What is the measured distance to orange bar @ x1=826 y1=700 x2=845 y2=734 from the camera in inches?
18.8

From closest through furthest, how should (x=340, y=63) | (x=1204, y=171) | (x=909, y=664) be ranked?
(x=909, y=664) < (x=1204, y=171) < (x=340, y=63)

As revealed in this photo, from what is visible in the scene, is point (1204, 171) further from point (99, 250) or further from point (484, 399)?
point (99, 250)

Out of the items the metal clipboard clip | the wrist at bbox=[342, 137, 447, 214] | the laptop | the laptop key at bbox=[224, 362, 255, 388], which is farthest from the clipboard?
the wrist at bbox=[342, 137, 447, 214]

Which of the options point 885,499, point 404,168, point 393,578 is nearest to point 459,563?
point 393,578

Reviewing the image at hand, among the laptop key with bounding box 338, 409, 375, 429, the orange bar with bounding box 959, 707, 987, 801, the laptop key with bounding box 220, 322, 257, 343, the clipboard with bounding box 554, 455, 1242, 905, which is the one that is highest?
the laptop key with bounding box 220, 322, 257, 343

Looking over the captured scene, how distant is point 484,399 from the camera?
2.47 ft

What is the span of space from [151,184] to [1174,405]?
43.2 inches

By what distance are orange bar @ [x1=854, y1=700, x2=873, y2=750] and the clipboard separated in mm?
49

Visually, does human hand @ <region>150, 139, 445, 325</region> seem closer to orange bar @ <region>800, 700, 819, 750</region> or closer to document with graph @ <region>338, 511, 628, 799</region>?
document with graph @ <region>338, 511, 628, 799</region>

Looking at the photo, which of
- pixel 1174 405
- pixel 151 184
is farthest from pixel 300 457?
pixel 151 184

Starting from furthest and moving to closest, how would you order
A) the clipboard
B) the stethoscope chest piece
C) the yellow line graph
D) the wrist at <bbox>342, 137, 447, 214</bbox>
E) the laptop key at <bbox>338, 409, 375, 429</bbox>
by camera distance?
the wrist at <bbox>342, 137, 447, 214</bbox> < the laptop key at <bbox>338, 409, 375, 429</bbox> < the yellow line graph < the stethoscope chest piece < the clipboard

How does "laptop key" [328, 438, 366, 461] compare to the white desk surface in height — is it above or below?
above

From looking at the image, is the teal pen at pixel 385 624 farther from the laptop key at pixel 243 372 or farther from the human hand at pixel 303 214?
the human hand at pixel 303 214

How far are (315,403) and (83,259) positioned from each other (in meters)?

### Aim of the exercise
Copy every one of the records above word for word, from the first through the last.

### Solution to this exercise
What is the measured distance to orange bar @ x1=826 y1=700 x2=845 y2=734 from the camera in inches?
18.8

From closest through furthest, how should (x=340, y=63) | (x=1204, y=171) | (x=909, y=664) be ranked?
(x=909, y=664) < (x=1204, y=171) < (x=340, y=63)

As revealed in this photo, from what is visible in the scene, is point (1204, 171) further from point (99, 250) or further from point (484, 399)?
point (99, 250)

Out of the items the metal clipboard clip | the wrist at bbox=[342, 137, 447, 214] | the laptop | the laptop key at bbox=[224, 362, 255, 388], which is farthest from the clipboard?
the wrist at bbox=[342, 137, 447, 214]

Which of the options point 885,499, point 404,168, point 393,578 is nearest to point 459,563?
point 393,578

Reviewing the image at hand, among the laptop key with bounding box 338, 409, 375, 429, the orange bar with bounding box 959, 707, 987, 801, the laptop key with bounding box 220, 322, 257, 343, the clipboard with bounding box 554, 455, 1242, 905, which is the one that is highest?
the laptop key with bounding box 220, 322, 257, 343

Looking over the captured scene, how distant is point 484,399 from the camera?
2.47 ft

What is the span of space from [151,184] to [1174,405]?
43.2 inches

By what distance are orange bar @ [x1=854, y1=700, x2=873, y2=750] and the clipboard separated in mm?
49

Visually, does human hand @ <region>150, 139, 445, 325</region> seem closer to orange bar @ <region>800, 700, 819, 750</region> or closer to document with graph @ <region>338, 511, 628, 799</region>?
document with graph @ <region>338, 511, 628, 799</region>

Looking at the photo, which of
- pixel 1174 405
- pixel 151 184
is farthest from pixel 300 457?
pixel 151 184

Starting from furthest and moving to closest, how would you order
A) the clipboard
B) the stethoscope chest piece
C) the yellow line graph
D) the wrist at <bbox>342, 137, 447, 214</bbox>
E) the laptop key at <bbox>338, 409, 375, 429</bbox>
by camera distance?
the wrist at <bbox>342, 137, 447, 214</bbox> < the laptop key at <bbox>338, 409, 375, 429</bbox> < the yellow line graph < the stethoscope chest piece < the clipboard

How does "laptop key" [328, 438, 366, 461] compare to the white desk surface in height — is it above or below?
above

From looking at the image, is the teal pen at pixel 385 624 farther from the laptop key at pixel 243 372 or farther from the human hand at pixel 303 214?
the human hand at pixel 303 214

How far are (315,403) and (83,259) positioned from each other (in meters)?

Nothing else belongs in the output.